Dünya genelinde gençler için yıllardır tek "başarı yolu" olarak kabul edilen üniversite eğitimi, yapay zeka teknolojilerinin gelişimi ve artan maliyetler nedeniyle cazibesini hızla kaybediyor. İngiliz medya kuruluşu The Economist tarafından yayımlanan çarpıcı bir rapor, Z kuşağı gençlerinin artık masa başı işler yerine teknik ve fiziksel emek gerektiren mesleklere yöneldiğini ortaya koydu. Yapay zekanın beyaz yakalı işlerini tehdit etmeye başlamasıyla birlikte; elektrikçilik, kaynakçılık ve teknisyenlik gibi meslekler "geleceği en garantili" iş kollarının başında yer almaya başladı.

Veriler, üniversiteye olan güvenin son on yılda dramatik bir şekilde düştüğünü gösteriyor. ABD’de 2010 yılında halkın yüzde 75’i üniversite eğitimini vazgeçilmez bir başarı kriteri olarak görürken, bugün bu oran yüzde 33 seviyelerine kadar geriledi. Bu düşüşün temelinde ise sadece yapay zeka korkusu değil, aynı zamanda ağır eğitim borçları yatıyor. Birçok genç, binlerce dolarlık borç yüküyle mezun olduktan sonra diploma gerektirmeyen düşük ücretli işlerde çalışmak zorunda kalırken, usta-çırak ilişkisiyle yetişen teknik personellerin gelir seviyesi beyaz yakalıları geride bırakmaya başladı.

Yapay zekanın giriş seviyesindeki ofis görevlerini, veri girişlerini ve rutin analizleri devralması, "fiziksel emeğin" değerini hiç olmadığı kadar artırdı. Londra metrosundaki popüler bir reklamda yer alan "Hey yapay zeka, şu bakır boruyu bükebilir misin? Üzgünüm, bunu yapamam" sloganı, yeni dönemin ruhunu özetliyor. 23 yaşındaki bir elektrik teknisyeninin "Veri merkezlerini yapay zeka değil, ben kablolayacağım" sözleri, dijitalleşen dünyada fiziksel altyapıyı kuracak insan gücüne duyulan ihtiyacın kalıcı olduğunu kanıtlıyor.

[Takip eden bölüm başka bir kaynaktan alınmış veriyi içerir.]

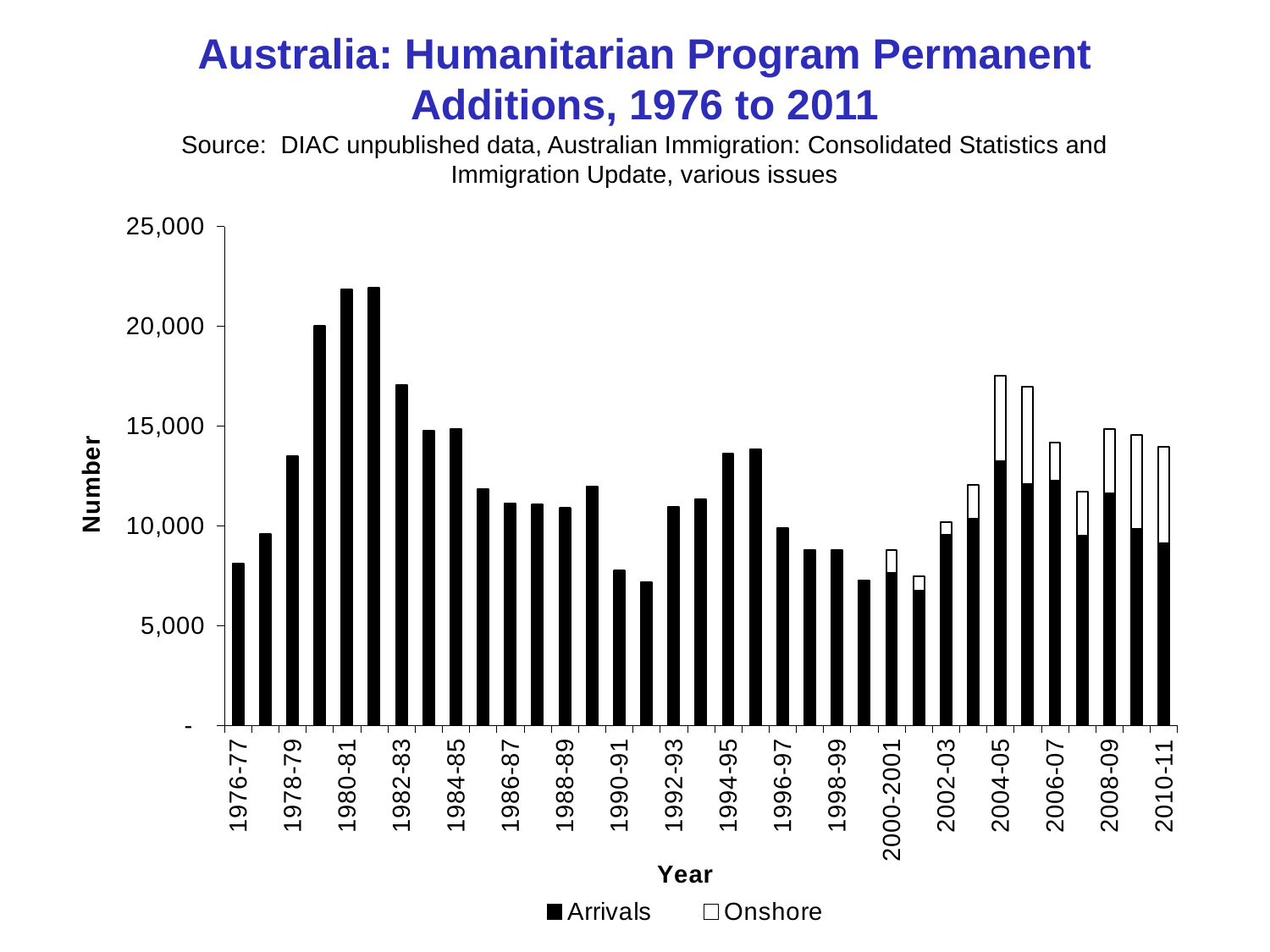
Is the Arrivals value for 1980-81 greater or less than 20,000? greater Is the Arrivals value for 1976-77 greater or less than 10,000? less What is the title of the y axis? Number How many series does the legend list? 2 What are the two series named in the legend? Arrivals and Onshore Which year has the larger Arrivals value, 1980-81 or 1976-77? 1980-81 Is the total stacked bar for 2004-05 greater or less than 15,000? greater Do the Arrivals values rise or fall from 1981-82 to 1990-91? fall Do the Arrivals values rise or fall from 1976-77 to 1980-81? rise What kind of chart is shown on the slide? bar chart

Önümüzdeki yıllarda bu alanlarda devasa bir istihdam açığı bekleniyor. Sadece ABD’de yarı iletken sektöründeki pozisyonların yüzde 60’ının 2030 yılına kadar boş kalacağı tahmin edilirken; İngiltere’de ise kaynakçıların yarısının emekli olmasıyla büyük bir kriz kapıda görünüyor. Uzmanlar, artık akademik eğitim ile mesleki eğitimin birleştirildiği "İsviçre Modeli" gibi sistemlerin kaçınılmaz hale geldiğini vurguluyor. Geleceğin dünyasında sadece "bilenler" değil, "yapabilenlerin" kazanacağı yeni bir ekonomik düzen inşa ediliyor.